START Records shown

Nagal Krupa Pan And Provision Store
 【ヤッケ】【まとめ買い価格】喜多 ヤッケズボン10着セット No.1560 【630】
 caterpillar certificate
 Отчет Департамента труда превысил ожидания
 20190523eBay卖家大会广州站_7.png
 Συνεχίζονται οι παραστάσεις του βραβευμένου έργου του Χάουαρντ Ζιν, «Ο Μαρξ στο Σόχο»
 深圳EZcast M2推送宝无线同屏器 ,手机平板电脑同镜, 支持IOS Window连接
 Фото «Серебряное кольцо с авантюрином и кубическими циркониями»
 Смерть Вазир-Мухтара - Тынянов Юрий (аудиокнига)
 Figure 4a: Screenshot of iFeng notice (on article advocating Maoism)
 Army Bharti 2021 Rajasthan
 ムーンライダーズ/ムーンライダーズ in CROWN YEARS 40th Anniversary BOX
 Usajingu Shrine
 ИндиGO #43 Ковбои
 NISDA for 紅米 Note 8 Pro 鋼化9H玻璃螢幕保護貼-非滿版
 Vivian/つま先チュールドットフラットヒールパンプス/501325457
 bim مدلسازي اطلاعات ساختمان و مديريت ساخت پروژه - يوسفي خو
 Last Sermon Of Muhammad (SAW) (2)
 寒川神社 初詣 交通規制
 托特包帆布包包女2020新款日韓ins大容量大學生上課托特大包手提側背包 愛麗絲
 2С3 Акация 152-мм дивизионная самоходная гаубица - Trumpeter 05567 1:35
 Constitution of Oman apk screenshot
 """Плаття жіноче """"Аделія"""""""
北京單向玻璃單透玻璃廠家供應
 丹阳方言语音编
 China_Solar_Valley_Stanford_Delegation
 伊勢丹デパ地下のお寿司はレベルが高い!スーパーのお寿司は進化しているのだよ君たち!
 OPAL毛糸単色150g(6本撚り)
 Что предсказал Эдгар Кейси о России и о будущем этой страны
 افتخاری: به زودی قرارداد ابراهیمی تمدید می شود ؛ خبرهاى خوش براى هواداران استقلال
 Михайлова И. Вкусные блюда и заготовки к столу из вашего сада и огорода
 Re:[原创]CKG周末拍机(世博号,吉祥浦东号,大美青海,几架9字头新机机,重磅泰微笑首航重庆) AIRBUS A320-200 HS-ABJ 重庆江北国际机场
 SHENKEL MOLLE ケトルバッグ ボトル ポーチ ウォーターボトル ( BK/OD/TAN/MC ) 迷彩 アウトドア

END Records shown

● **Task prompt**
Return the lines exactly as they stand, please. Start at the top of the material and finish with the line where "Что предсказал Эдгар" appears.

● **Worked solution**
Nagal Krupa Pan And Provision Store
 【ヤッケ】【まとめ買い価格】喜多 ヤッケズボン10着セット No.1560 【630】
 caterpillar certificate
 Отчет Департамента труда превысил ожидания
 20190523eBay卖家大会广州站_7.png
 Συνεχίζονται οι παραστάσεις του βραβευμένου έργου του Χάουαρντ Ζιν, «Ο Μαρξ στο Σόχο»
 深圳EZcast M2推送宝无线同屏器 ,手机平板电脑同镜, 支持IOS Window连接
 Фото «Серебряное кольцо с авантюрином и кубическими циркониями»
 Смерть Вазир-Мухтара - Тынянов Юрий (аудиокнига)
 Figure 4a: Screenshot of iFeng notice (on article advocating Maoism)
 Army Bharti 2021 Rajasthan
 ムーンライダーズ/ムーンライダーズ in CROWN YEARS 40th Anniversary BOX
 Usajingu Shrine
 ИндиGO #43 Ковбои
 NISDA for 紅米 Note 8 Pro 鋼化9H玻璃螢幕保護貼-非滿版
 Vivian/つま先チュールドットフラットヒールパンプス/501325457
 bim مدلسازي اطلاعات ساختمان و مديريت ساخت پروژه - يوسفي خو
 Last Sermon Of Muhammad (SAW) (2)
 寒川神社 初詣 交通規制
 托特包帆布包包女2020新款日韓ins大容量大學生上課托特大包手提側背包 愛麗絲
 2С3 Акация 152-мм дивизионная самоходная гаубица - Trumpeter 05567 1:35
 Constitution of Oman apk screenshot
 """Плаття жіноче """"Аделія"""""""
北京單向玻璃單透玻璃廠家供應
 丹阳方言语音编
 China_Solar_Valley_Stanford_Delegation
 伊勢丹デパ地下のお寿司はレベルが高い!スーパーのお寿司は進化しているのだよ君たち!
 OPAL毛糸単色150g(6本撚り)
 Что предсказал Эдгар Кейси о России и о будущем этой страны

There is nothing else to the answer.